+++ DATA FOR ANALYSIS

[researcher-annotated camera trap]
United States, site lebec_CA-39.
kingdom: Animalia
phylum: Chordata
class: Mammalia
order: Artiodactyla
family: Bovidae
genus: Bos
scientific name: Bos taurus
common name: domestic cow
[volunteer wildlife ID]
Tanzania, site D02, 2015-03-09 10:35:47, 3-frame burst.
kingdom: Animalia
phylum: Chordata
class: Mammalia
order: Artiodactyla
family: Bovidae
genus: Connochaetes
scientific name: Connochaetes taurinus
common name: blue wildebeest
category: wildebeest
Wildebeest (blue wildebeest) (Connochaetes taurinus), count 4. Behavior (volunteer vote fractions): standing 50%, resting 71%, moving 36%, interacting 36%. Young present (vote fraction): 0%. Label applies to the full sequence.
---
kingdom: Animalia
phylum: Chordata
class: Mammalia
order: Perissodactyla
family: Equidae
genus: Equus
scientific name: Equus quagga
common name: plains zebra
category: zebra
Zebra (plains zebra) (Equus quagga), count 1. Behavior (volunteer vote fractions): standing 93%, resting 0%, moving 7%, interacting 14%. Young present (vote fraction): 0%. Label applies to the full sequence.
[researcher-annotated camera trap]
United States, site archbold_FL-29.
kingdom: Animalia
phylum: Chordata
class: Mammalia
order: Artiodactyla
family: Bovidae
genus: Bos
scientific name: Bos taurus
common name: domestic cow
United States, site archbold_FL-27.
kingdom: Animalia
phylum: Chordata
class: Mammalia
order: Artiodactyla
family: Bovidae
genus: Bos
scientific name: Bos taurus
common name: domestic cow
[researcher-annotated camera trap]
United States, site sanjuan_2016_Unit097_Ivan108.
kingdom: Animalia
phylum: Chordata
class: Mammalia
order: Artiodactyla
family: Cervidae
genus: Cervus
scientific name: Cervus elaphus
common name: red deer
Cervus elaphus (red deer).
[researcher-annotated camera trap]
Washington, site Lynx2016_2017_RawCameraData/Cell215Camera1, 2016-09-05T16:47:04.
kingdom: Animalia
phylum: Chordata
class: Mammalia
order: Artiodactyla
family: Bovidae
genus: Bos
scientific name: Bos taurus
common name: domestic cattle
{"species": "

++++++

EXERCISE DIRECTIONS
Output all of the material exactly as written.

THE COMPLETED TASK
[researcher-annotated camera trap]
United States, site lebec_CA-39.
kingdom: Animalia
phylum: Chordata
class: Mammalia
order: Artiodactyla
family: Bovidae
genus: Bos
scientific name: Bos taurus
common name: domestic cow
[volunteer wildlife ID]
Tanzania, site D02, 2015-03-09 10:35:47, 3-frame burst.
kingdom: Animalia
phylum: Chordata
class: Mammalia
order: Artiodactyla
family: Bovidae
genus: Connochaetes
scientific name: Connochaetes taurinus
common name: blue wildebeest
category: wildebeest
Wildebeest (blue wildebeest) (Connochaetes taurinus), count 4. Behavior (volunteer vote fractions): standing 50%, resting 71%, moving 36%, interacting 36%. Young present (vote fraction): 0%. Label applies to the full sequence.
---
kingdom: Animalia
phylum: Chordata
class: Mammalia
order: Perissodactyla
family: Equidae
genus: Equus
scientific name: Equus quagga
common name: plains zebra
category: zebra
Zebra (plains zebra) (Equus quagga), count 1. Behavior (volunteer vote fractions): standing 93%, resting 0%, moving 7%, interacting 14%. Young present (vote fraction): 0%. Label applies to the full sequence.
[researcher-annotated camera trap]
United States, site archbold_FL-29.
kingdom: Animalia
phylum: Chordata
class: Mammalia
order: Artiodactyla
family: Bovidae
genus: Bos
scientific name: Bos taurus
common name: domestic cow
United States, site archbold_FL-27.
kingdom: Animalia
phylum: Chordata
class: Mammalia
order: Artiodactyla
family: Bovidae
genus: Bos
scientific name: Bos taurus
common name: domestic cow
[researcher-annotated camera trap]
United States, site sanjuan_2016_Unit097_Ivan108.
kingdom: Animalia
phylum: Chordata
class: Mammalia
order: Artiodactyla
family: Cervidae
genus: Cervus
scientific name: Cervus elaphus
common name: red deer
Cervus elaphus (red deer).
[researcher-annotated camera trap]
Washington, site Lynx2016_2017_RawCameraData/Cell215Camera1, 2016-09-05T16:47:04.
kingdom: Animalia
phylum: Chordata
class: Mammalia
order: Artiodactyla
family: Bovidae
genus: Bos
scientific name: Bos taurus
common name: domestic cattle
{"species": "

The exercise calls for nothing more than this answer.